Mr Fingerprint loses defamation case
December 16 2015

Picture: New Yorker Magazine
In July 2010, David Grann published an important investigative article in the New Yorker magazine highlighting the work of Peter Paul Biro (above), a restorer and art investigator who claimed to be able to authenticate pictures by finding fingerprints on them and matching them with the artist in question. The article claimed, essentially, that Biro was making things up, and found that he had an awkward history involving court cases and suspect paintings. In the most damaging passage, the New Yorker deduced that in one case - an alleged Jackson Pollock - Biro had taken real fingerprints from Pollock's studio, and then applied copies of them onto the painting in question. Very quickly, Biro's reputation collapsed.
Biro sued the magazine, and others, but this week finally lost his case. It's a shame it dragged on for so long.
Before the New Yorker article, Biro was involved in a lot of important art investigations. He was asked, for example, to analyse a fingerprint apparently found on the 'Bella Principessa' drawing attributed by Prof. Martin Kemp to Leonardo. Here's a passage from the New Yorker article which sets out how Biro apparently 'found' a finger-print on the Bella Principessa, with the aid of our old friend the 'multi-spectral camera' (the one invented by Pascal Cotte):
Even in a high-resolution photograph, the fingerprint was unreadable; Biro called it “complete visual confusion.” Many fingerprint examiners, he said, would have been stymied. Then, as if he were lining up a row of mug shots, he called up a series of photographs from a multispectral-imaging camera. Because the images had been made with different wavelengths of light, none of them looked exactly the same. In some photographs, the texture of the parchment—the background “noise,” as Biro put it—was pronounced. In others, the ridge patterns in the fingerprint were accentuated and the parchment all but faded away. From one photograph to the next, Biro said, “the smudge becomes clearer.” Still, it was not clear enough. His next step, he said, was “proprietary.” Using advanced image-processing software, he subtracted the background noise from each image, until only the clearest parts of the fingerprint remained. Finally, he said, clicking on another icon, “You get this.”
The smudge had been transformed into a more legible print: now, at least, there were the outlines of ridges and bumps. When I asked Biro if he worried that his method might be flawed, he said that during nearly two decades of fingerprint examinations he had “not made one mistake.” He added, “I take a long time and I don’t allow myself to be rushed.”

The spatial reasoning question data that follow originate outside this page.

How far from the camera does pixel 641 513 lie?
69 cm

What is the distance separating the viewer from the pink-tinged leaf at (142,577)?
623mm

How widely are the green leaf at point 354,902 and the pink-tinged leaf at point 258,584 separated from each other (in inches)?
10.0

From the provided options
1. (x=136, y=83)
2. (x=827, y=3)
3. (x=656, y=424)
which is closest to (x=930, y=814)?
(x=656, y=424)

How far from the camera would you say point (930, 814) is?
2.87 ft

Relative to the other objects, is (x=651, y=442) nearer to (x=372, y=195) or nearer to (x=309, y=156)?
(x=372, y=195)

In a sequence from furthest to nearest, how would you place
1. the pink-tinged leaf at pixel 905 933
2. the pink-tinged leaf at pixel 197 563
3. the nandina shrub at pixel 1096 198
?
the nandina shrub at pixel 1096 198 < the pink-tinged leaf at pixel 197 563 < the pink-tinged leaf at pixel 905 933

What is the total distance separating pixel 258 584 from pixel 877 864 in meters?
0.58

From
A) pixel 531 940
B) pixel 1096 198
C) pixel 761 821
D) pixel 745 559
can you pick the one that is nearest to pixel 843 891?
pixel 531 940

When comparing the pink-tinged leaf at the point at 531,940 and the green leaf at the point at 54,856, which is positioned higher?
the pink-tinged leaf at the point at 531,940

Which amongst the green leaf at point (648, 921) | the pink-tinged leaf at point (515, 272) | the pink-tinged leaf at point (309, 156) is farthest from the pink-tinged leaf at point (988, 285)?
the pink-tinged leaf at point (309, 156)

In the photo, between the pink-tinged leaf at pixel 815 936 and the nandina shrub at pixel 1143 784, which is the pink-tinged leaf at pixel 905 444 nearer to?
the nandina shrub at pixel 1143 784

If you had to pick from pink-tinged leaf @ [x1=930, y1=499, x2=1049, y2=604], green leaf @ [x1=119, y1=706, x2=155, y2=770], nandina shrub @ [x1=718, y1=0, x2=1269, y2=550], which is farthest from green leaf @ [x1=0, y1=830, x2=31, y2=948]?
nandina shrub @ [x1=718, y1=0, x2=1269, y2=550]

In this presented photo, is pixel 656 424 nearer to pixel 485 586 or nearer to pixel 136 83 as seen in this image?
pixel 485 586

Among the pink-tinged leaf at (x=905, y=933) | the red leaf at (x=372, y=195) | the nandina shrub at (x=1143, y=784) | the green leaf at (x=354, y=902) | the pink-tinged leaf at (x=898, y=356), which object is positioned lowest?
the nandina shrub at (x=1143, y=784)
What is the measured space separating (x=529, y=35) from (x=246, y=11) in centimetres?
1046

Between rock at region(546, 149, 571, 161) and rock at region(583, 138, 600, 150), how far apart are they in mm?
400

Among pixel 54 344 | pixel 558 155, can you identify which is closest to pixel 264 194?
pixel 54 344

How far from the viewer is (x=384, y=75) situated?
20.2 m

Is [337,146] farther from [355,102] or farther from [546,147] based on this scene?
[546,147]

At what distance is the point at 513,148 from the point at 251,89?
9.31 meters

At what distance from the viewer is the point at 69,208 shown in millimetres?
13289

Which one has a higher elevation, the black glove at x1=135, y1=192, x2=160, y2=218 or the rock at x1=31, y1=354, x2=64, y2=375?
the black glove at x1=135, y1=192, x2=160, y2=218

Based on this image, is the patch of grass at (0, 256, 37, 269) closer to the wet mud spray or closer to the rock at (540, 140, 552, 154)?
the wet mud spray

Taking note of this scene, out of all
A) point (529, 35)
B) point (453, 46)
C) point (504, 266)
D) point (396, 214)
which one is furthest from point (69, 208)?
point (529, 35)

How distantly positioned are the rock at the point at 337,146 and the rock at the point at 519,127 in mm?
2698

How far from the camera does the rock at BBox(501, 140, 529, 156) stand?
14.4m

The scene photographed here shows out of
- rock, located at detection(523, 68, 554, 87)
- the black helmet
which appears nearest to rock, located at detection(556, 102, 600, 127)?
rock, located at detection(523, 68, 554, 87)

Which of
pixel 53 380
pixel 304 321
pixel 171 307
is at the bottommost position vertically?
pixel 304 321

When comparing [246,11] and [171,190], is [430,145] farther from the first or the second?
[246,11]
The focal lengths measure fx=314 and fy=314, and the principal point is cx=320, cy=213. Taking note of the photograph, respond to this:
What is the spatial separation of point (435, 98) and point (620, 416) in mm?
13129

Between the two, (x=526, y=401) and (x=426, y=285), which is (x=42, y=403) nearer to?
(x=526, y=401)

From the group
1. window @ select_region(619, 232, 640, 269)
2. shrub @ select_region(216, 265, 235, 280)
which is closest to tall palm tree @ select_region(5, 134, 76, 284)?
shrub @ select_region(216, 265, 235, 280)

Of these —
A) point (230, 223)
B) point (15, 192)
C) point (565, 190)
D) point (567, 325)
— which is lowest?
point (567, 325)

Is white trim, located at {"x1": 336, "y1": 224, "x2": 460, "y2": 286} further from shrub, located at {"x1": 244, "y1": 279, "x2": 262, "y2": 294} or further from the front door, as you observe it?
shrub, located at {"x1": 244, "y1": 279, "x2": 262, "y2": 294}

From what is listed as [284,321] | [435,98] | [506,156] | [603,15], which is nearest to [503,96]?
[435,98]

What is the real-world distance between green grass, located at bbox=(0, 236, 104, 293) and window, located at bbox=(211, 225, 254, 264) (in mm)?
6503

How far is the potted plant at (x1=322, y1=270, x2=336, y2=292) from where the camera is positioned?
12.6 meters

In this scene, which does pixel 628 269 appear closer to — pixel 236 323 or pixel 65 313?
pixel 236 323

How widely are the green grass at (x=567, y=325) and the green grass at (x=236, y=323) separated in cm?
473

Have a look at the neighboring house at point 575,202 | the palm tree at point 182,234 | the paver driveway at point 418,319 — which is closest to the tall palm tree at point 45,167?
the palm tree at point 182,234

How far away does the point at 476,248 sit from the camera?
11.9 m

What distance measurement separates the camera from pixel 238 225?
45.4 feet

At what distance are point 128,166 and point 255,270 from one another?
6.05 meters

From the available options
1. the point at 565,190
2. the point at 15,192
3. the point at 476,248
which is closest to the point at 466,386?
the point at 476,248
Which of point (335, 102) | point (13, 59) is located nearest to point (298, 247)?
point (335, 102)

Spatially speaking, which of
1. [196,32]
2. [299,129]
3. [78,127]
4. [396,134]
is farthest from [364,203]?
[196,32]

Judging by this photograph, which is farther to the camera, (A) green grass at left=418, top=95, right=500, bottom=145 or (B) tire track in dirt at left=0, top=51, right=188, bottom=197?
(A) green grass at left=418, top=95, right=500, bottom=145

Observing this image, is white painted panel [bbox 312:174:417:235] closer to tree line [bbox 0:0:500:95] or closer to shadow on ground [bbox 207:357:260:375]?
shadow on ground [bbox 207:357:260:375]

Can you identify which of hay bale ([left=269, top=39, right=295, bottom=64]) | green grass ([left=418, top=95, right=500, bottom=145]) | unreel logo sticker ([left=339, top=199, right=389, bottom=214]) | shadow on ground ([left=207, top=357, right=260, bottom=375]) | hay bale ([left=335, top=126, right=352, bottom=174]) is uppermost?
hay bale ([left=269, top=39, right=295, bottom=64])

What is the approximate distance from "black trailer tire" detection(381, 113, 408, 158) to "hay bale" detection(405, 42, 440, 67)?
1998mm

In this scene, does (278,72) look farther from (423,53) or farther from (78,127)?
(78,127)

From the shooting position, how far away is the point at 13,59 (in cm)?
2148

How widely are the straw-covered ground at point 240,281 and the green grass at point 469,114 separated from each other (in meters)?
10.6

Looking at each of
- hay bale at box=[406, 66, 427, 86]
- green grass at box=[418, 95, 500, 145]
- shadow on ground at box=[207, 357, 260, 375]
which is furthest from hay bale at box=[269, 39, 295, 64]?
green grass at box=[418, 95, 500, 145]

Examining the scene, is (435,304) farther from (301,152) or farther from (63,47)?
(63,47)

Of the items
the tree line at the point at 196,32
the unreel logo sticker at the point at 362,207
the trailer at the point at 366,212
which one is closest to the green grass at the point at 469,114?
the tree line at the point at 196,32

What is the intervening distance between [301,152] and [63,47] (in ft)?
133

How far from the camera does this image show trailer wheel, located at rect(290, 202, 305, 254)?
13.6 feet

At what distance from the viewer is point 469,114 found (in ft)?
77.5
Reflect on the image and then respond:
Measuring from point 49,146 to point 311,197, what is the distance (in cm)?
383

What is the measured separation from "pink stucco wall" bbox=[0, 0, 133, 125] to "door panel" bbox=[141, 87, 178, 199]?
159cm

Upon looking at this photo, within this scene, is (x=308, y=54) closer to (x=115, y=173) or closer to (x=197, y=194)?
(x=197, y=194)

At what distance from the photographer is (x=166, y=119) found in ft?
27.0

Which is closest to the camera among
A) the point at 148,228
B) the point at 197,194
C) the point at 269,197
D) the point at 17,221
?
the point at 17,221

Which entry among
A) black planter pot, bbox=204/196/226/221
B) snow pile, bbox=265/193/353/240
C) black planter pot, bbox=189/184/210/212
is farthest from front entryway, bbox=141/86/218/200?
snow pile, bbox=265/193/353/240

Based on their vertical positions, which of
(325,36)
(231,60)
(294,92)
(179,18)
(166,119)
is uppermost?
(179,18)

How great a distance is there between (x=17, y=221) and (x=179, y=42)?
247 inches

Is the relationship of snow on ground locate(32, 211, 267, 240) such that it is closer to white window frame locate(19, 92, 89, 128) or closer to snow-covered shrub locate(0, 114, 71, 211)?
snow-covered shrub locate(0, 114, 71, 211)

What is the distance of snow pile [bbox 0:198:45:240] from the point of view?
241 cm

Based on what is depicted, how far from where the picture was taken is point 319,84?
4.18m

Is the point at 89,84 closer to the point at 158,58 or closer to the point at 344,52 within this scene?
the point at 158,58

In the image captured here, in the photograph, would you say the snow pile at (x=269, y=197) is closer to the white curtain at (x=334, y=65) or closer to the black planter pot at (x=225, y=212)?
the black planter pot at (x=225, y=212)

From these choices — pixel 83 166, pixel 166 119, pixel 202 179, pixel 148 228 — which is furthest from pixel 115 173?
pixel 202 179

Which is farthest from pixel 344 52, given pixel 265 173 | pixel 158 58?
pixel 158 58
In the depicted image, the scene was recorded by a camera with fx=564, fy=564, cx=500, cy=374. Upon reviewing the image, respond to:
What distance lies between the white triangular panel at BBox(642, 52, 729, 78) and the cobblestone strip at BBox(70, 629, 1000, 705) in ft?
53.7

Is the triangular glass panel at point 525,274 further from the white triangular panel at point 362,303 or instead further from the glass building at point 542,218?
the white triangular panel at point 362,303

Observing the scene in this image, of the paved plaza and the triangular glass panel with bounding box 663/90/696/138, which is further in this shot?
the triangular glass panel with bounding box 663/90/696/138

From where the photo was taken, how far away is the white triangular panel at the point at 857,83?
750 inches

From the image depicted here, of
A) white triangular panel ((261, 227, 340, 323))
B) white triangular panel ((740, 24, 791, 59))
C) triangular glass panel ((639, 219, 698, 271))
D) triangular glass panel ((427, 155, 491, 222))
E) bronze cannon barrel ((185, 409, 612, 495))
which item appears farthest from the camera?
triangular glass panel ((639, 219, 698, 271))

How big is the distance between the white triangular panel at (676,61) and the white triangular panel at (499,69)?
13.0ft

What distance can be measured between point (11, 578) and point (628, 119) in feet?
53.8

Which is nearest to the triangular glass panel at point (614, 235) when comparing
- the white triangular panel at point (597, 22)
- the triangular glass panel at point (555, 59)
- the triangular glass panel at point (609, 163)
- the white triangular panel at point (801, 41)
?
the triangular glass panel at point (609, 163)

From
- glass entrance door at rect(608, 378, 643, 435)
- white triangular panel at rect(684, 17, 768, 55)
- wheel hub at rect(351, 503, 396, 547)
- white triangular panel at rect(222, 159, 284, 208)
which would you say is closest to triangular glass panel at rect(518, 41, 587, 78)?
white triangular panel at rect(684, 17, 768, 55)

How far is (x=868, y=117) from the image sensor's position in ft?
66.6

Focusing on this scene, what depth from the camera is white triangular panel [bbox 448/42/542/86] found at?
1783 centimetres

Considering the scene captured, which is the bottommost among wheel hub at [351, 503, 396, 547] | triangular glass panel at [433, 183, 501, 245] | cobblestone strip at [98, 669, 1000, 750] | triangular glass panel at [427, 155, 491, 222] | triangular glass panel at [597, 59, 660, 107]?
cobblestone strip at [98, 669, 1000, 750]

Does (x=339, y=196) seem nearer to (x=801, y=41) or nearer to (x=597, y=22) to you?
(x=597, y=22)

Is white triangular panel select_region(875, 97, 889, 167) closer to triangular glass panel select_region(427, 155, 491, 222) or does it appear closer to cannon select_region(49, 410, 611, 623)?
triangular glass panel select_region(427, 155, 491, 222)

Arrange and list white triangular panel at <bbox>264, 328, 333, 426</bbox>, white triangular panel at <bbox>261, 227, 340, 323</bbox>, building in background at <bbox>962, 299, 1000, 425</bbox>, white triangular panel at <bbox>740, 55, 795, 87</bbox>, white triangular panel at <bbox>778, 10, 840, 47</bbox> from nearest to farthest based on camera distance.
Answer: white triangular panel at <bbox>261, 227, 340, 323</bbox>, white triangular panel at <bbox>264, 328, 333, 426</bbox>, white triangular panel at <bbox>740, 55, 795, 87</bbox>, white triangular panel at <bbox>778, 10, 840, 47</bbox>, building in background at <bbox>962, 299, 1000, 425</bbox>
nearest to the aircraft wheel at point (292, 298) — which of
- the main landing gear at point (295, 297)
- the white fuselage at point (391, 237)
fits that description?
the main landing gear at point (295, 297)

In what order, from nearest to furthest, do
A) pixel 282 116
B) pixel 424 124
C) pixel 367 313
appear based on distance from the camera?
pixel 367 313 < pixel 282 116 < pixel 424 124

In other words, if you look at enough multi-spectral images in the right way, there's a danger you can end up seeing what you want to see. Regrettably, Biro's results made it into the book heralding the 'Bella Principessa' as a Leonardo, somewhat undermining the whole project. The book was published in March 2010. I remember reading the fingerprint chapter, and thinking it was all extremely speculative, and very far from anything like a convincing match. But it was greeted at the time as a great discovery, mainly because Biro was a 'forensic' investigator, and the fingerprint was found using whizzy new scientific imagery. I'm afraid the whole saga is just more evidence of the tendency (as discussed below with the recent Mona Lisa story) for us to believe any art historican pronouncements if they're made by scientists, or even pseudo-scientists.
I have have a fear that if it hadn't been for the New Yorker's excellent article, Biro's methodology and questionable results would have proceeded almost unchallenged. I remember discussing his techniques with people at the time the Bella Principessa book was launched, and being surprised by their conviction that such 'forensic' methods would become a mainstay of 'modern connoisseurship'. I can sort of understand why - for fingerprinting is infallible in the criminal justice world, and its translation into art authentication seemed difficult to challenge. Biro was being hired and consulted by people's whose opinions count in the art world, and the 'Turners' and 'Picassos' were all beginning to enter the system. So - thank goodness for David Grann.